West Cork was one of the first places in the country to start this new service and families say they would be lost without it.

Image: Co-Action

SEVEN YEARS AGO, the HSE established a national programme to improve the way services for children with disabilities are provided.

The changes made as part of this programme have started to trickle down and while there are still large gaps in many areas of the country, some families have been reaping the benefits.

Dearbhla Gilda from Dunmanway in Co Cork has two children who are on the autism spectrum - eight-year-old Gearoid and Martha who is six.

The children are availing of speech and language and occupational therapies as well as a psychology service.

Gearoid was diagnosed at the age of four, but had been in early intervention services at the age of 3.

“We were actually blessed, especially with Gearoid because his speech and language delay was picked up at 22 months and we jumped on it with the public health nurse and got him into primary care for speech and language therapy,” she told TheJournal.ie.

“Then we filtered into the system here and it’s on our doorstep. That made it stress-free apart from coming to terms with what we were dealing with.”

Gilda and her husband were given the chance to do the programme’s early bird programme for parents, which is an eight-week course of 2.5 hours a day.

She said was “fabulously enlightening”.

It opened up our eyes to what we were facing.
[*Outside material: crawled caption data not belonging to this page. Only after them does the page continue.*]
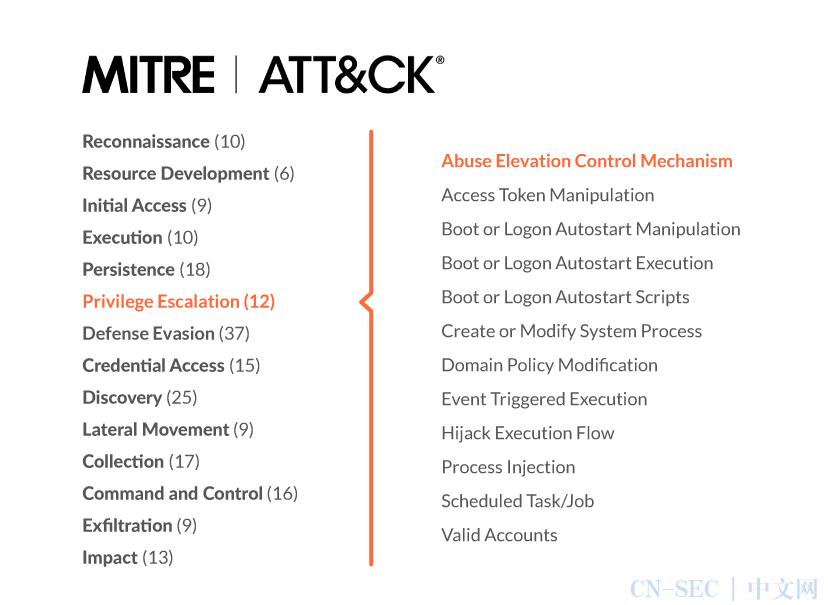 【技术分享】利用Falco检测MITRE ATT&CK框架中的提权攻击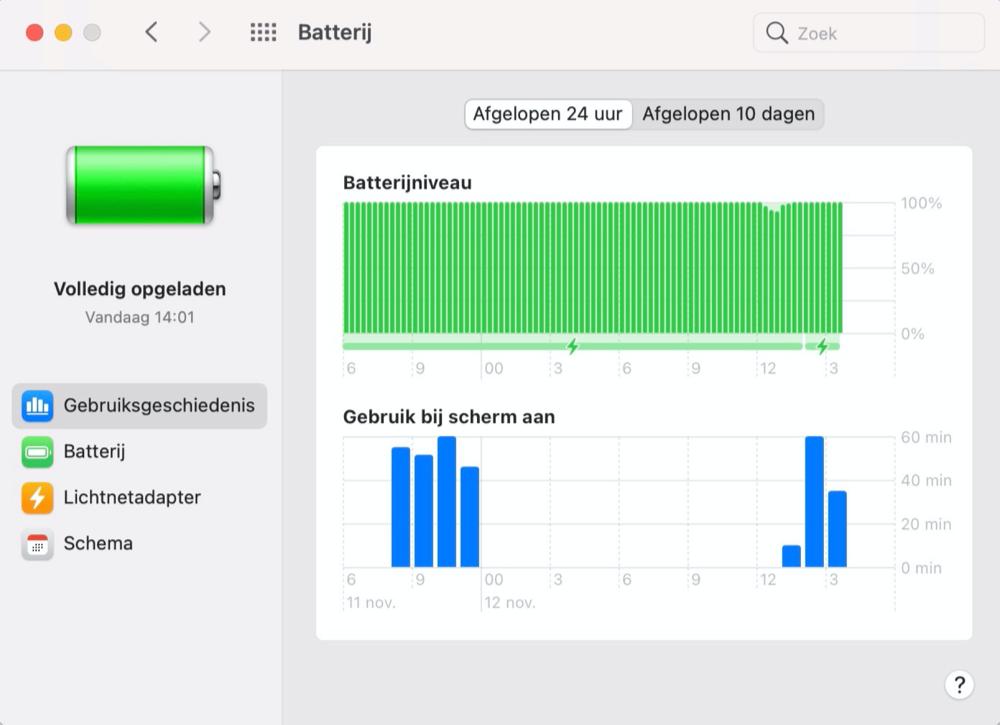 macOS Big Sur batterijverbruik.
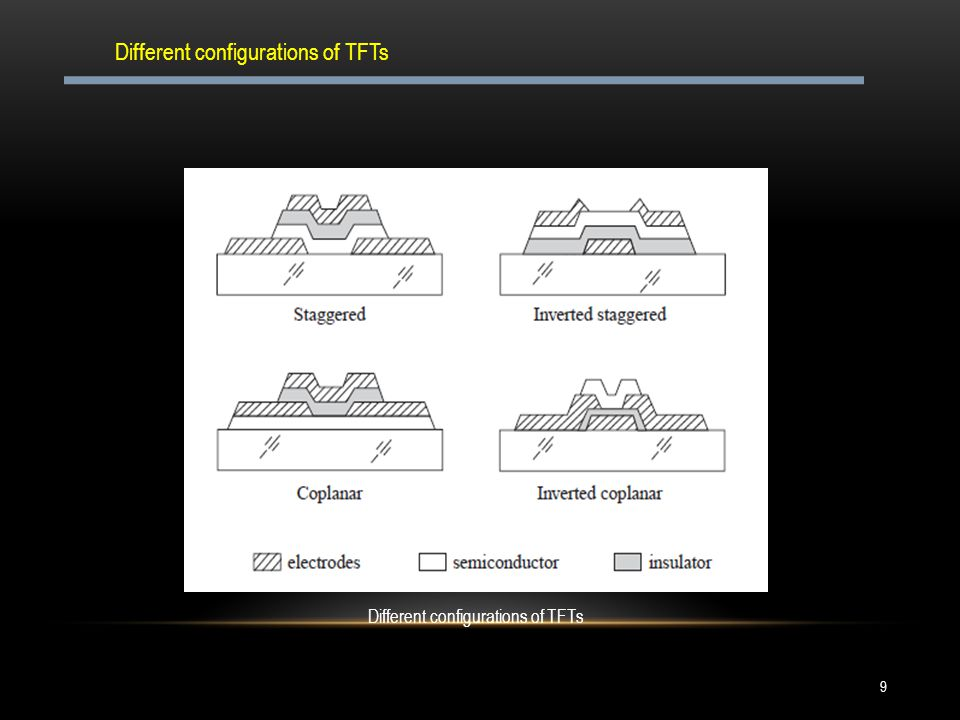 9 Different configurations of TFTs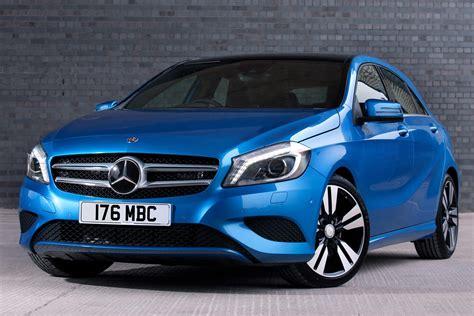 Best New Car Deals 2018 Carbuyer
Everything was up in the air for quite a long time and were facing something new where we’d have to adapt the environment to suit the situation. Everything you might have thought parenting was is thrown on its head and you’re taking a different route. You’re taking on a lot of opinions, people giving you what they think would be helpful opinions that aren’t helpful at all.
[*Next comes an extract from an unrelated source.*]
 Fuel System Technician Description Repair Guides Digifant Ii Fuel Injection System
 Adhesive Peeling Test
Gearoid and Martha both avail of therapies through what is called the West Cork Child Development Services (WCCDS), which involves a partnership between the HSE and local services provided by Co-Action.

West Cork was one of the first places in the country to start this new service which caters for 598 children aged up to 18 who have complex needs.

Service manager Hazel Trudgill said the intention is that this package of services, which is centred around the needs of each individual child, will be rolled out nationally.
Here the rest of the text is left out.